* Selected passage *
# Picked up a Zeiss 15mm f2.8



## Mr Bean (Apr 6, 2013)

The hours and minutes ticked down last week, as I waited for the arrival of the new lens I had ordered. Yesterday was D day. And what a lens it is to hold 
Perhaps not a great example of what this lens can do, but this is one of pet interests, astro-photography (and astro time lapse/star trails). Its sharp, from edge to edge. Well, this'll keep me busy for the weekend. Any work needed around the house can wait 

The southern sky. The Southern Cross and pointers are roughly in the middle, above the antenna (20sec, f2.8, ISO 3200, Canon 5D3)


----------



## ksagomonyants (Apr 7, 2013)

Congratulations on a great purchase! I myself am planning to get a Zeiss 100mm f2 makro soon, and I hope it won't be difficult to manually focus it.


----------



## Mr Bean (Apr 7, 2013)

ksagomonyants said:


> Congratulations on a great purchase! I myself am planning to get a Zeiss 100mm f2 makro soon, and I hope it won't be difficult to manually focus it.


Thanks. I'd been hiring the Zeiss 21mm f2.8 on occasion, over the past few months, and I got to really like the images it produced. I wanted something wider and place I hired the 21mm didn't hire a 15mm, so, I simply took the plunge. The manual focus is very easy to get used to, as you simply half press the shutter button, turn the focus ring and when the green focus indicator light (bottom right in view finder) glows, then click away 

The 100mm f2 makro would be a really nice lens to try. I have the Canon 100mm IS Macro, which is a superb lens, but after using this 15mm lens, it would be interesting to compare the Zeiss/Canon 100mm macros. Hmm, tempting....


----------



## Axilrod (Apr 8, 2013)

You're a lucky man, that's an amazing lens. Nice pic, but too much light pollution, get back out during a new moon in a remote area!


----------



## Mr Bean (Apr 8, 2013)

Axilrod said:


> You're a lucky man, that's an amazing lens. Nice pic, but too much light pollution, get back out during a new moon in a remote area!


Thanks Axilrod. Regarding the sky pic, yeah, there's been a fair amount of burning off around Melbourne (Australia) this time of the year, in the name of fuel reduction (it's autumn). Where I live (about 50kms from Melbourne), you can see down to mag 4.5 (maybe 5) during winter. So, looking forward to a few cold nights with the lens 

But yes, I'll get out where it's really dark, over the next few months.


----------

* Exercise objective *
Reproduce the stretch of the Zeiss 15mm lens thread from "## Mr Bean (Apr 7, 2013)" through "macros. Hmm, tempting....".

* Listed records *

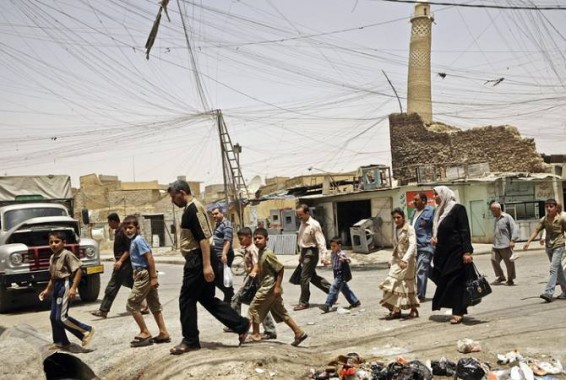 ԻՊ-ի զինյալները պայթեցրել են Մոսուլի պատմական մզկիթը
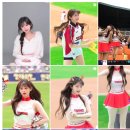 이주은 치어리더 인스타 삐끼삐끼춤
* * *
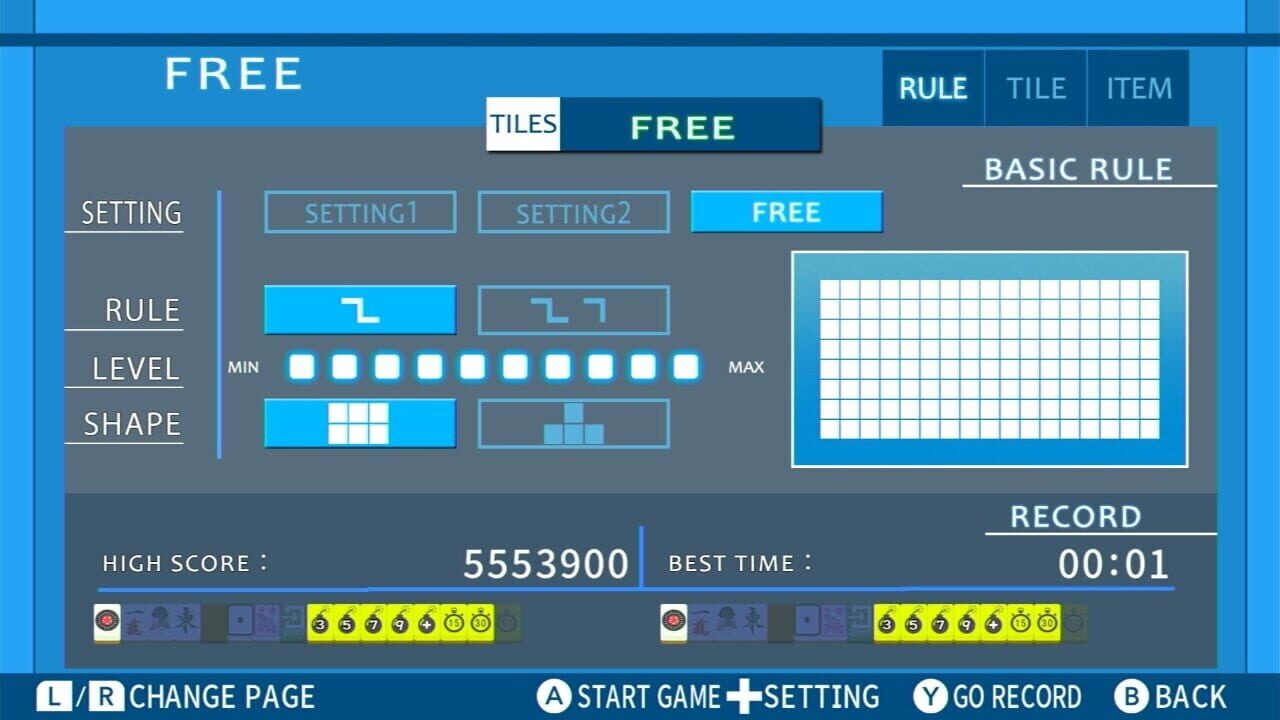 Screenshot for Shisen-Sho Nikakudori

* Reply to the task *
## Mr Bean (Apr 7, 2013)

ksagomonyants said:


> Congratulations on a great purchase! I myself am planning to get a Zeiss 100mm f2 makro soon, and I hope it won't be difficult to manually focus it.


Thanks. I'd been hiring the Zeiss 21mm f2.8 on occasion, over the past few months, and I got to really like the images it produced. I wanted something wider and place I hired the 21mm didn't hire a 15mm, so, I simply took the plunge. The manual focus is very easy to get used to, as you simply half press the shutter button, turn the focus ring and when the green focus indicator light (bottom right in view finder) glows, then click away 

The 100mm f2 makro would be a really nice lens to try. I have the Canon 100mm IS Macro, which is a superb lens, but after using this 15mm lens, it would be interesting to compare the Zeiss/Canon 100mm macros. Hmm, tempting....